# Questions about flashing with ez



## hank3fan (Sep 16, 2011)

First I should let you all know that I'm coming from a fascinate so I'm familiar with the procedure of flashing.

My question is do I enter cwm through the ez app or by volume up+ power?
Does it make a difference?
I plan on rooting and flashing Friday. I think I'm going to try the beans Rom first.
Was really hoping we would be able to get voodoo sound in these bad boys but for now I'd like to see if beats will fill the void.

One other question is there a performance tab in the settings to mess with the kernel or do I need an app for that.

Thanks in advance.
Also if I'm missing something or if I need to take extra precautions, PLEASE let me know.

Sent from my SCH-I535 using Tapatalk 2


----------



## DroidOnRoids (Sep 20, 2011)

You need EZ Recovery to flash a custom recovery first. Then you can go into recovery either way.

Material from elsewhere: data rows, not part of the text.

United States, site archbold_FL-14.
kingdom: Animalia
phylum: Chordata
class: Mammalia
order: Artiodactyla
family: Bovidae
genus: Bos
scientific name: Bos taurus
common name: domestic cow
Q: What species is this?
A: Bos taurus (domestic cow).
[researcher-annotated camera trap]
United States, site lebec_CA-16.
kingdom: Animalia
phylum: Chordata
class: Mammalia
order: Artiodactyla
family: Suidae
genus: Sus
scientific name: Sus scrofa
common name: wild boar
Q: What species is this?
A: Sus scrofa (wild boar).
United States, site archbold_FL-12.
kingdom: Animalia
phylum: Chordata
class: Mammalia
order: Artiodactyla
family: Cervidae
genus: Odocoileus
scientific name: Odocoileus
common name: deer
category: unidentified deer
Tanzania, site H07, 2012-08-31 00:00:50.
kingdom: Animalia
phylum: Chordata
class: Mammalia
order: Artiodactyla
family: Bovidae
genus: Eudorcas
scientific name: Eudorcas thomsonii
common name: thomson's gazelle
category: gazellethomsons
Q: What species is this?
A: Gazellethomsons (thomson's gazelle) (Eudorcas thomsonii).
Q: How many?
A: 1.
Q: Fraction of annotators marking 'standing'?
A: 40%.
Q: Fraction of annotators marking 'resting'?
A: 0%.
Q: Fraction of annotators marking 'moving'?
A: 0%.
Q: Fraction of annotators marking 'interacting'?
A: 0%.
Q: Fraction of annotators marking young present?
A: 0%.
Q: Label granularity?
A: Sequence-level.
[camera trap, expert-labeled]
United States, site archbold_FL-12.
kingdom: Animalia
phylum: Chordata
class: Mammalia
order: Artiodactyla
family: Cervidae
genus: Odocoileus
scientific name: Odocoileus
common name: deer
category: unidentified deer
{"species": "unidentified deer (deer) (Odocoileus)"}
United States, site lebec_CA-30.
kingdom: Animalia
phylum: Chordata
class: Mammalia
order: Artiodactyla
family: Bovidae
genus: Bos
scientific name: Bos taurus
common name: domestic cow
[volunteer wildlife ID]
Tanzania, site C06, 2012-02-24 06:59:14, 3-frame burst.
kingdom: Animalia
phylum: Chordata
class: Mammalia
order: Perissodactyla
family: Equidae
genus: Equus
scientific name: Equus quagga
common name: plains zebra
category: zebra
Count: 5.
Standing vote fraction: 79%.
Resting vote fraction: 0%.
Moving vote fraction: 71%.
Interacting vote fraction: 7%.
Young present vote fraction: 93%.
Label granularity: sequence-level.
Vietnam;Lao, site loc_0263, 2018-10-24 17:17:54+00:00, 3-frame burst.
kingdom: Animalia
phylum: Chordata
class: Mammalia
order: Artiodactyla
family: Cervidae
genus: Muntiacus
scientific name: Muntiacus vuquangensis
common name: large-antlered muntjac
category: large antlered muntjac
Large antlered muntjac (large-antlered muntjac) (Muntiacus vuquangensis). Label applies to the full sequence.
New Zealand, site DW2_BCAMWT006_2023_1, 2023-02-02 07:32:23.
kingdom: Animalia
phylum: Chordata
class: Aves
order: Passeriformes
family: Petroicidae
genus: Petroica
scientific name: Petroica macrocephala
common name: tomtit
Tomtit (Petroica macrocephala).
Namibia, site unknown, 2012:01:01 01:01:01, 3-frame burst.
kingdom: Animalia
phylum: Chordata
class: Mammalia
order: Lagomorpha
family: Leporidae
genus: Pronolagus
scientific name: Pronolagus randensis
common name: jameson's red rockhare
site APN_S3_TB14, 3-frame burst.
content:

There is no performance tab in the Touch Wiz version but there are performance settings in the AOSP versions.

Also, make sure that when you flash a custom kernel, to use CWM 6.0.1.0, especially if you want to flash CM10, Lean Kernel, etc. That recovery helps get the Kexec process going.


----------



## hank3fan (Sep 16, 2011)

DroidOnRoids said:


> There is no performance tab in the Touch Wiz version but there are performance settings in the AOSP versions.


What's the preferred app to set oc/uv?

Sent from my SCH-I535 using Tapatalk 2


----------



## Bill3508 (Jul 25, 2011)

Setcpu or no frills. Not aware of anything for undervolting that's working right now.

Sent from my SCH-I535 using Xparent Blue Tapatalk 2


----------